McAteer's Blog

Friday, August 05, 2011

Sorry to stack all these posts up on you in one night, LeBron, but I wrote them while spending about twenty hours at the County swim championships last week, and they had no WiFi there. Then today, at the Conference diving championships, they had WiFi, but I had no computer. go figure.

Because I know you'll ask, Kate finished tenth out of twenty-five in the 10 and under girls. When I congratulated her on her top ten finish, she said, "I was hoping for top eight."

I responded, "You've been diving for five weeks. Chill, my sister."

Nevertheless, part II of the War and Peace post I promised.

Inevitability in Plot and Characterization in War in Peace

Now that we’re beyond love, examined in the preceding post, I can be a bit briefer. As I was reading the story, and found that, miraculously, Rostov and Bolkonsky were thrust together in a meeting, and that, magically, each had their separate face-to-face encounters with Napoleon, which took their differing idolizations of l’Empereur and crushed them with the great man’s human shortcomings, and all other manner of what might be called coincidence or contrivance in order to make characters’ paths intersect, I was struck by the notion that these chance meetings are what Borges would call “inevitabilities,” not accidents.

Why are these potentially contrived incidents inevitable? Because you’re reading a novel, and Tolstoy frequently reminds you that you’re reading a story. He talks to you at times; he frames the incidents within an argument, and later revisits the way the events of the story advance the argument; and he frequently comments on the action as it has been reported in non-fiction texts. As I remind myself to heed Alexsandr Hemon’s advice from Nowhere Man (see an old post about our “need for meaning”) about suspending my skepticism, I enjoy the experience of novel-reading much, much more, because it turns the text from an abstraction written for anyone into a personal communication between the author and me (much the same way that this blog is so enjoyable because of our relationship, LeBron.

I have no idea if that paragraph makes any sense, but between the sun glare on the computer screen and all the distractions that accompany writing about the book at the county swim championships while I watch my daughter get her chops busted about a boy for the first time, I find myself unwilling to parse my own syntax. (Especially in a public place.)

The other thing I like about the plot is its insistence on correcting history.
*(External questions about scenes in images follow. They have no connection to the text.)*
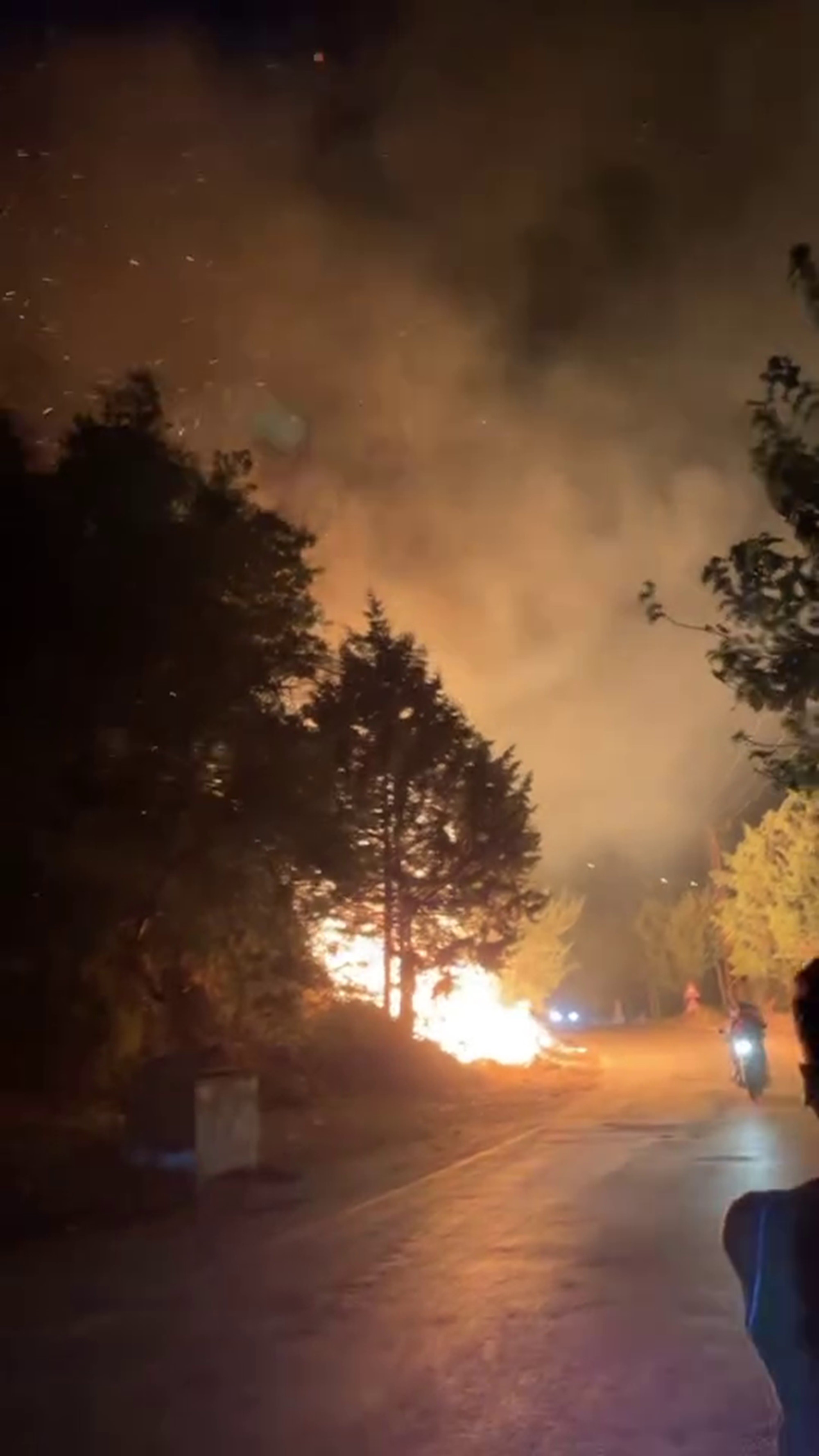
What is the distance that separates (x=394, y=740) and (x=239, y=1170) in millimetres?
21954

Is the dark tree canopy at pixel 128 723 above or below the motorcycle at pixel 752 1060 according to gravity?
above

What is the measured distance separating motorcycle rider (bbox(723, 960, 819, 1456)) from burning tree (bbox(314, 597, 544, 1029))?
112 ft

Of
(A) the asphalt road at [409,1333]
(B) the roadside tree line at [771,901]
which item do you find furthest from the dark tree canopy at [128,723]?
(B) the roadside tree line at [771,901]

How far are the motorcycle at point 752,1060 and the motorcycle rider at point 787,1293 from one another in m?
25.1

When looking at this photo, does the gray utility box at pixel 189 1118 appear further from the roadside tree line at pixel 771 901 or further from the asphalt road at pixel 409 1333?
the roadside tree line at pixel 771 901

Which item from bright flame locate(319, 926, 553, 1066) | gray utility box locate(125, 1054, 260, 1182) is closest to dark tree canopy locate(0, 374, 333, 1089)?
gray utility box locate(125, 1054, 260, 1182)

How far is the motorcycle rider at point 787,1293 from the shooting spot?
235 cm

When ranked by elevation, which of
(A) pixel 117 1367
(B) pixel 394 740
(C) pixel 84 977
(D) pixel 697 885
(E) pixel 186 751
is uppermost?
(D) pixel 697 885

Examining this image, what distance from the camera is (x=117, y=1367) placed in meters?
7.38

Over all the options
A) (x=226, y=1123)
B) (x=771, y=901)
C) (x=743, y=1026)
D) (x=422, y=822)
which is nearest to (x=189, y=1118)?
(x=226, y=1123)

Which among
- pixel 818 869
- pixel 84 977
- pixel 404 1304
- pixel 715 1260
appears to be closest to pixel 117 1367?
pixel 404 1304

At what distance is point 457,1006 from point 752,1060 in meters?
16.8

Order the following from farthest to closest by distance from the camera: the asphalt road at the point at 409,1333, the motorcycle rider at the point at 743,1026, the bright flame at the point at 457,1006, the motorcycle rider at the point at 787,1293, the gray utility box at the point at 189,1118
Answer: the bright flame at the point at 457,1006
the motorcycle rider at the point at 743,1026
the gray utility box at the point at 189,1118
the asphalt road at the point at 409,1333
the motorcycle rider at the point at 787,1293

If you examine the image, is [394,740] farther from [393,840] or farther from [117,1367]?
[117,1367]
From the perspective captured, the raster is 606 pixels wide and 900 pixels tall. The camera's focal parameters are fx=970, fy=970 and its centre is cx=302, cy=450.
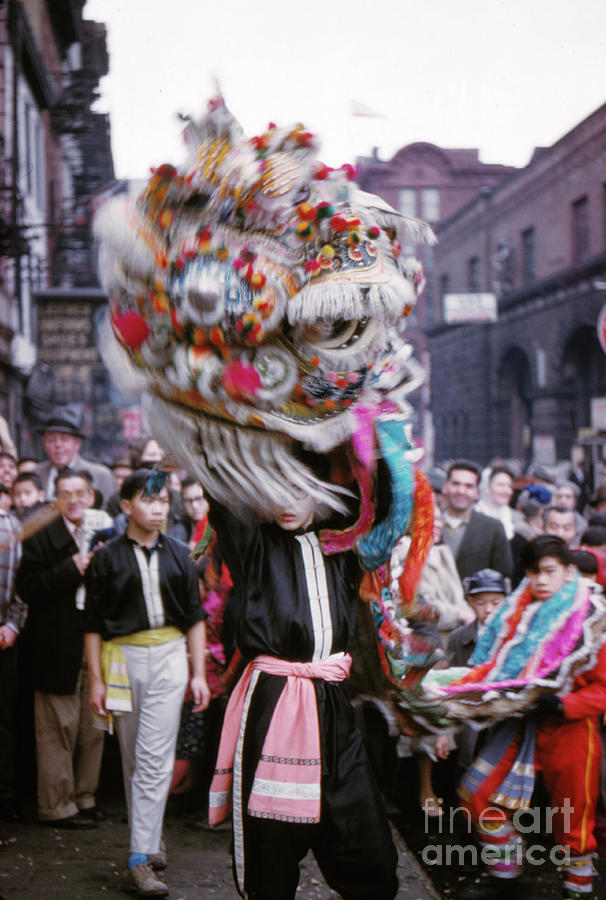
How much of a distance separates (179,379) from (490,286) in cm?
3064

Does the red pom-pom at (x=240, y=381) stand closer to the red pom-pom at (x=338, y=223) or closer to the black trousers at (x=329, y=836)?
the red pom-pom at (x=338, y=223)

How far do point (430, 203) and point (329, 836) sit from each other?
151ft

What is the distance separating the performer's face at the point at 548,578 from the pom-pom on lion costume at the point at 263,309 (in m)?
1.33

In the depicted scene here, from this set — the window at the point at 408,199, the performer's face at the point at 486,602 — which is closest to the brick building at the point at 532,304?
the window at the point at 408,199

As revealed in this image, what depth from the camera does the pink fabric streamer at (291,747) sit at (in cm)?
270

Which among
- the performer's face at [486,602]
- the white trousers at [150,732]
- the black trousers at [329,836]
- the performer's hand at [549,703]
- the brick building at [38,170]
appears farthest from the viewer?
the brick building at [38,170]

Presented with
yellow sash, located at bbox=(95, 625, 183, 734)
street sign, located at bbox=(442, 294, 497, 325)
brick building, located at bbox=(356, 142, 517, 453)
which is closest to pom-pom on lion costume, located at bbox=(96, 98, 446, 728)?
yellow sash, located at bbox=(95, 625, 183, 734)

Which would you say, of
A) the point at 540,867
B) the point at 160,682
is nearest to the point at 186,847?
the point at 160,682

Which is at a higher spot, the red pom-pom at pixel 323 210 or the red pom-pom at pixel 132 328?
the red pom-pom at pixel 323 210

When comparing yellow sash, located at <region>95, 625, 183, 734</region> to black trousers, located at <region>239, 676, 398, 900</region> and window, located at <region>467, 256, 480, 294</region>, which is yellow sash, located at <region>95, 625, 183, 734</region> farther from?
window, located at <region>467, 256, 480, 294</region>

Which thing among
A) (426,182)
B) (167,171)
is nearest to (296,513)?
(167,171)

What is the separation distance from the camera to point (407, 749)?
3.20m

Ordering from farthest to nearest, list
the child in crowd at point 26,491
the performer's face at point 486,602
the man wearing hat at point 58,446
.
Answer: the man wearing hat at point 58,446 → the child in crowd at point 26,491 → the performer's face at point 486,602

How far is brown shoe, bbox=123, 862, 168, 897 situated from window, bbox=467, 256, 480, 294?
3096cm
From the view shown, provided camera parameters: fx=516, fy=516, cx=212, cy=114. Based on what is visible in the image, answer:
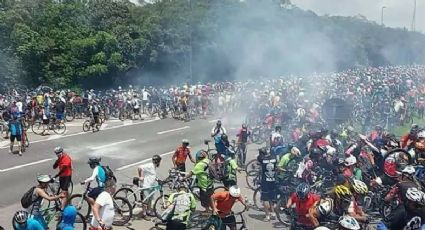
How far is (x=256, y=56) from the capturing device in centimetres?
4112

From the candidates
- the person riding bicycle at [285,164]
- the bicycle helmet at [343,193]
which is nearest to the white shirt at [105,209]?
the bicycle helmet at [343,193]

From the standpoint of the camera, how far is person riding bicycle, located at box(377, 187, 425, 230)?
5.78 metres

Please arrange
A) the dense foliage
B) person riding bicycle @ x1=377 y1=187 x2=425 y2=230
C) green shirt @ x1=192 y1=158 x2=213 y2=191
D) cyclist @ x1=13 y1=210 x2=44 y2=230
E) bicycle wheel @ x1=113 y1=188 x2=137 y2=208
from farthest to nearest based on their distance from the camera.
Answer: the dense foliage → bicycle wheel @ x1=113 y1=188 x2=137 y2=208 → green shirt @ x1=192 y1=158 x2=213 y2=191 → cyclist @ x1=13 y1=210 x2=44 y2=230 → person riding bicycle @ x1=377 y1=187 x2=425 y2=230

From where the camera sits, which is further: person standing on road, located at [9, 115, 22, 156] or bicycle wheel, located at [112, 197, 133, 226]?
person standing on road, located at [9, 115, 22, 156]

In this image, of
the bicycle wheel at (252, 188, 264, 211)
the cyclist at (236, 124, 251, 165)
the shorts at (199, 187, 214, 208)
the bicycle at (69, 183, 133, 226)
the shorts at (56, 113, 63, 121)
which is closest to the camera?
the bicycle at (69, 183, 133, 226)

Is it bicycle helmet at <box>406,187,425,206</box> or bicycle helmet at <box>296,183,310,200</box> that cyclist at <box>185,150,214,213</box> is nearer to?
bicycle helmet at <box>296,183,310,200</box>

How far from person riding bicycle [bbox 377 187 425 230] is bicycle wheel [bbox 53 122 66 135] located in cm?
1835

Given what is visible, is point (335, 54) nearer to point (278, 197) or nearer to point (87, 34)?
point (87, 34)

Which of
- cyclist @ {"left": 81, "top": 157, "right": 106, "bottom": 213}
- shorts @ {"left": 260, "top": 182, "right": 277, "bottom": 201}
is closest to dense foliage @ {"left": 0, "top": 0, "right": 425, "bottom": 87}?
cyclist @ {"left": 81, "top": 157, "right": 106, "bottom": 213}

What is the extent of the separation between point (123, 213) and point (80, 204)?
1.01 m

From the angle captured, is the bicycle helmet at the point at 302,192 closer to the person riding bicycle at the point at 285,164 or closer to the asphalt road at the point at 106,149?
the person riding bicycle at the point at 285,164

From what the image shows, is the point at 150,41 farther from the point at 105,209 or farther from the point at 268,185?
the point at 105,209

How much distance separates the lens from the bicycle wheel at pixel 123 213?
1073cm

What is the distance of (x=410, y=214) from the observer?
19.1 ft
Tolstoy is writing the novel 50-60 years after the events that accounted for the enmity and amity between Napoleon and Alexander, between 1805 and 1813, and the depth and breadth of his research is incredible. He despises the oversimplifications of history (I’ll deal with that in the “Things that appealed to me intellectually” post, rather than a Things I loved about the book” post) and uses the book to give the reality of narration to the abstractions of historical reality. To do this, he needs to know as much about battle plans as salon manners, as much about objets d’art from the beginning of his century as about the differences between the ways Russian historians and French historians account for the same battles. And above all, he has to have a preternatural sense of our shared humanity in order to give all his characters the diverse traits he gives them

While I can see the truth in his male characters because I feel like I have felt parallel thoughts or experienced parallel experiences, I wonder about the truth in his female characters. He gives them significantly more deth and texture than his English contemporary Dickens, and I’ll be amazed if he, as a thirty-five year old man, faithfully got inside the mind of teenage girls in his initial characterizations of Natasha and Sonya. When I talk about depth and texture, I think I’m really comparing Marya to characters like Lucie Mannette or Estella (for Dickens, even the female names are nothing but light). Marya’s self-sacrifice isn’t motivated by the author’s view of women as Purity, but derives from what would have been necessarily (or inevitably), her character, isolated by her looks and her obedience to her father. She experiences tension and she makes choices that aren’t easy for her, and knows that there is a disconnect between what she wants and what she must.